The so-called ‘HAPS Alliance’ was formed in February last year and counts giants of the communications and aerospace industries among its members, including the likes of Airbus, Nokia, T Mobile and Ericsson.
The group is focused on the use of revolutionary High Altitude Platform Stations (HAPS), or ‘pseudo satellites’, to supply internet to rural communities where there’s no terrestrial infrastructure.
The vehicles themselves fly high in the Earth’s stratosphere, beaming wireless broadband coverage via 4G from mainstream networks to the ground below, covering a radius of around 100km.
Hope’s HAPS research team led by Prof Nagar (PVC Research) has been working on various aspects of the technology, such as modelling and simulating multi-HAPS coordination, solar-HAPS energy management algorithms, HAPS autonomy capabilities, HAPS regulatory and policy issues and other application-based challenges.
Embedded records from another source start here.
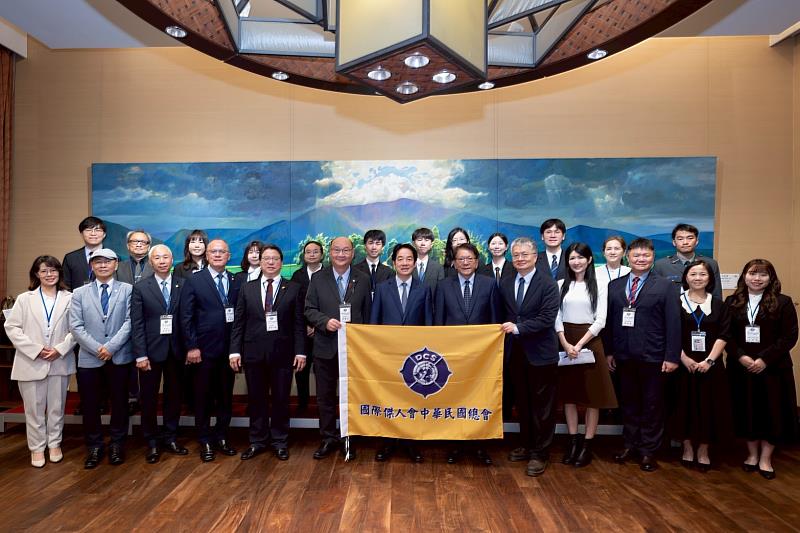 總統賴清德接見獲獎團隊與代表，肯定青年以專業回饋社會的行動力與影響力。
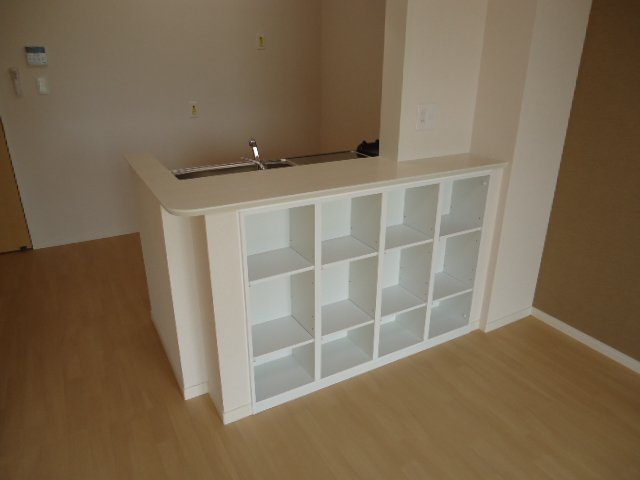 その他　キッチンカウンター収納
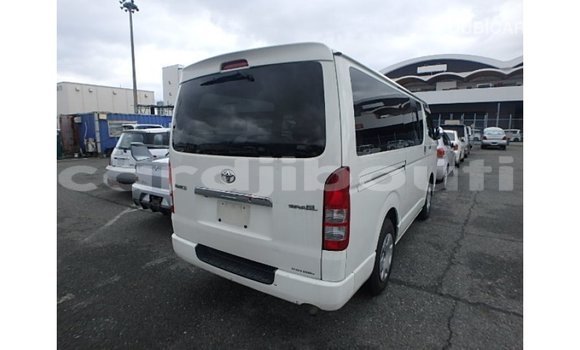 Buy Import Toyota Hiace White Car in Import - Dubai in Ali Sabieh Region Buy Import Toyota Hiace White Car in Import - Dubai in Ali Sabieh Region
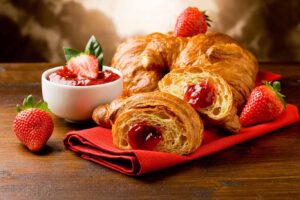 Croissant relleno de mermelada de fresa.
The mission of Hope’s HAPS research is informed by the pressing need to address the lingering digital divide exacerbated by rural connectivity challenges.
And now Hope has been officially announced as a member of the HAPS Alliance - one of only two UK universities to have done so.
Dr Anicho, Lecturer in Computer Science and a member of Hope’s HAPS research team, says: “HAPS technology is still a long way from being common knowledge and we need to spread the word about what these stations can accomplish so that we can increase adoption.
“With the HAPS Alliance we can come together to not just get the message out there, but to collectively and cooperatively work to overcome technological or policy-related barriers, so that we can end the digital divide.”
This ‘digital divide’ remains a serious issue.
According to UNESCO, around 45 per cent of the world’s population still has no access to the internet.
The global pandemic has also brought the problem into sharp focus, with billions unable to access school coursework, or to work from home.
The HAPS Alliance outlines its vision on its website, saying: “To eliminate the digital divide and bring connectivity to more people, places and things worldwide, companies from telecommunications, technology, aviation and aerospace industries unite in the education, regulation and promotion of high altitude platform stations (HAPS) in the stratosphere.
“Participating companies can collectively advocate the advantages of HAPS with relevant authorities in various countries, build a cooperative HAPS ecosystem, develop common product specifications and promote the standardization of HAPS network interoperability.”
Other listed members include Loon, HAPSMobile, AeroVironment, Bharti Airtel Limited, China Telecom Corporation, Deutsche Telekom, Intelsat, SoftBank Corp, and Telefónica.